EXERCISE AIM: Extract every line of text from the listing below word for word, and leave the pictures out of your answer.
____
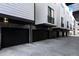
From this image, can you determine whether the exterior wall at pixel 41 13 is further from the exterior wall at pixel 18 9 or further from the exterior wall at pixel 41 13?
the exterior wall at pixel 18 9

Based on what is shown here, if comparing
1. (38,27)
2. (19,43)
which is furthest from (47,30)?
(19,43)

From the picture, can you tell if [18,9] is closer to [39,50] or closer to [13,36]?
[13,36]

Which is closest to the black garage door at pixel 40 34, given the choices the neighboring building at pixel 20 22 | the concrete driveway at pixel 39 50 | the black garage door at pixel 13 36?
the neighboring building at pixel 20 22

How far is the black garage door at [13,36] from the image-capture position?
349 inches

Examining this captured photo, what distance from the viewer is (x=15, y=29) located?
____
SOLUTION FOR THIS EXERCISE:
From this image, can you determine whether the exterior wall at pixel 41 13 is further from the exterior wall at pixel 18 9 or further from the exterior wall at pixel 41 13?
the exterior wall at pixel 18 9

Based on what is shown here, if comparing
1. (38,27)
2. (19,43)
which is furthest from (47,30)?
(19,43)

From the picture, can you tell if [18,9] is closer to [39,50] or closer to [13,36]?
[13,36]

Which is closest to the black garage door at pixel 40 34, given the choices the neighboring building at pixel 20 22 | the concrete driveway at pixel 39 50 | the black garage door at pixel 13 36?
the neighboring building at pixel 20 22

How far is the black garage door at [13,36] from the image-capture position?
349 inches

Examining this captured photo, what distance from the viewer is (x=15, y=29) located?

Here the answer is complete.